At its July 29, 2010 Emerging Issues Task Force (the “Task Force”) meeting, the Task Force discussed a variety of issues, including the calculation of a reporting unit’s carrying value as part of Step 1 of the goodwill impairment test (EITF Issue No. 10-A). The Task Force deferred a decision on this issue, with further discussion expected at future meetings.
Background
- Under ASC Topic 350 (formerly known as SFAS 142), goodwill is tested for impairment at the reporting unit level based on a two step test:
- Step 1: An entity compares the fair value of a reporting unit with its carrying amount, including goodwill. If a reporting unit’s carrying amount exceeds its fair value, the entity must proceed to Step 2.
- Step 2: The amount of goodwill impairment is measured (if any).
- EITF 10-A addresses how an entity should calculate a reporting unit’s carrying amount in Step 1 and whether the entity should consider additional factors in Step 1 that would result in the need to perform Step 2.

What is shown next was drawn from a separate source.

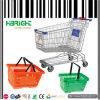 Carros y cestas de compras del equipo del supermercado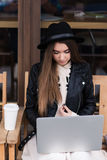 使用网书的年轻人相当女性自由职业者的画象为距离工作,当选址在长凳在新鲜空气时 免版税库存图片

- There are various methods in practice related to how a reporting unit’s carrying amount is calculated in Step 1, with entities generally using either:
- An equity-value-based test, which compares the fair value of a reporting unit’s equity to its net book value, or
- An enterprise-value based test, which compares the fair value of a reporting unit excluding the deduction of its interest-bearing debt to its net carrying amount of total assets less non-interest bearing liabilities
- The selection of the Step 1 testing approach can impact whether a reporting unit passes or fails Step 1. Specifically, a question has arisen about how to perform Step 1 when the net assets of a reporting unit are negative. In addition, whether debt is included or excluded from a reporting unit’s carrying amount can lead to different results in Step 1, and therefore affects whether Step 2 is performed.
Meeting Discussions
- The Task Force discussed several options related to calculating the carrying value in Step 1:
- Equity-value based, but proceed to Step 2 if a reporting unit has a negative carrying amount
1A. Equity-valued based, but without the requirement that interest-bearing debt be allocated to single reporting unit enterprises in all cases
1B. Equity-value based, but with the requirement to proceed to Step 2 if a reporting unit has a negative carrying amount AND qualitative factors exist that indicate that goodwill is more likely than not impaired
- Equity-value based, but proceed to Step 2 if qualitative factors exist that indicate goodwill is more likely than not impaired
- Enterprise-value based
- Asset-based approach, in which all liabilities except deferred tax liabilities are not deducted from the carrying amount
- Market participant approach, which is based on how market participants would value a reporting unit
- Equity-value based, but proceed to Step 2 if a reporting unit has a negative carrying amount
- The Task Force did not reach a consensus related to the options above, but directed the FASB staff to perform further research on the four equity-based options (1, 1A, 1B, and 2).